Copyright © 2020 Federation of Students, University of Waterloo operating as Waterloo Undergraduate Student Association
Taking a stand against OSAP cuts
It feels like yesterday that the Ontario Government announced dramatic changes to the Ontario Student Assistance Program (OSAP). But it wasn’t yesterday. Since January, hundreds of thousands of students across Ontario have been feeling the pressure of how to fund their education under a restricted government-assistance program. For anyone who is unfamiliar with OSAP, or for those who need a refresher, this is what that means:
Elimination of interest free “6 Month Grace Period” after graduation
Elimination of free tuition for low income students and decreased amount of OSAP received
Change in ratio of grants to loans, with a higher focus on the latter
Decrease in amounts of both loans and grants
"Mature student” status increased to six years out of high school, from four
[This means your parents income will determine your OSAP eligibility and funding for longer, which could lower the amount you receive if they are considered high income]
In plain terms: less financial aid for students who need it to attend post-secondary, and no more interest-free grace period from the provincial government in those six months after graduation. UWaterloo students are already feeling the effects of these changes.
“The province's OSAP cuts mean more debt and stress for students, especially for those considered to be low-income,” says second-year Environment, Resources and Sustainability student Jagmit Janda. “Ontario students already pay the highest tuition rates in the country, and now universities are losing funding for things like extra-curricular activities, mental health services, and campus newspapers, because of the choice to now opt-out of some student fees. It’s just tough to be a student right now.”
According to the Ontario Government, 10% off general tuition is the equivalent of the cuts being made. However, most students can agree that an overall tuition reduction does not compensate for the huge hits to grant and loan support. Many of the students in the most financial need will lose more in OSAP funding than they will gain from these tuition cuts.
There’s power in numbers
This province-wide campaign began earlier in September with a press release [external link] to the media, announcing its launch. OUSA hopes to make it impossible for provincial leaders to ignore the effects these OSAP changes are having on students. The OSAP campaign features a stark letter [external link] written to Ross Romano, Minister of Training, Colleges and Universities, to get the attention of the government. The letter addresses how OSAP cuts do nothing but intensify the financial struggles burdened by hardworking students day-to-day.
“If every student added their story to this campaign, we would have over 150,000 letters for local MPPs, showing that these OSAP cuts affect students across Ontario, from every riding.”
Our very own Waterloo Undergraduate Student Association (WUSA) Vice President of Education, Matthew Gerrits, represents the UW undergraduate student body with a seat on the OUSA Steering Committee [external link]. Together with the committee, he helped bring the OSAP campaign to fruition, speaking to the effects of these changes on UWaterloo students. “Advocating together makes us stronger,” says Gerrits. “If every student added their story to this campaign, we would have over 150,000 letters for local MPPs, showing that these OSAP cuts affect students across Ontario, from every riding.”
Janda voices similar advice to students: “Knowledge should be a right, not a privilege for the rich and wealthy.
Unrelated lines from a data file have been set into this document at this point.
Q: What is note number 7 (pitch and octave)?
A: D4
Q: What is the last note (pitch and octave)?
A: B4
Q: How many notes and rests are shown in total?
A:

When the next provincial election comes around, vote for politicians who value and prioritize affordable education. We need a government that cares about young people.”
Students represent an enormous voting demographic and exercising that right is an important way to ensure your voices are heard. In this case, there’s also another. Join the OUSA/OSAP letter campaign [external link] and strengthen our voice by adding yours. Follow the link, fill out your info, and share your story. OUSA will then send these letters on your behalf to the provincial government, the Minister of Training, Colleges and Universities and your local MPPs.
Students are feeling and facing the effects of these changes every day. Every day they go to work rather than school, when they’re only one year away from graduation and had to postpone this semester (possibly even this entire year of study). Every day they miss a family gathering because they’re having to work late at one of their two part-time jobs. Every day they accumulate interest on their provincial loan immediately after they graduate, before they’ve even landed their first full-time position. We know this is the everyday reality of our students. Join us in making sure the provincial government knows it too.
The Ontario Undergraduate Student Alliance (OUSA) represents the interests of approximately 150,000 professional and undergraduate, full-time and part-time university students at eight student associations across Ontario. Their vision is for an accessible, affordable, accountable and high quality post-secondary education in Ontario.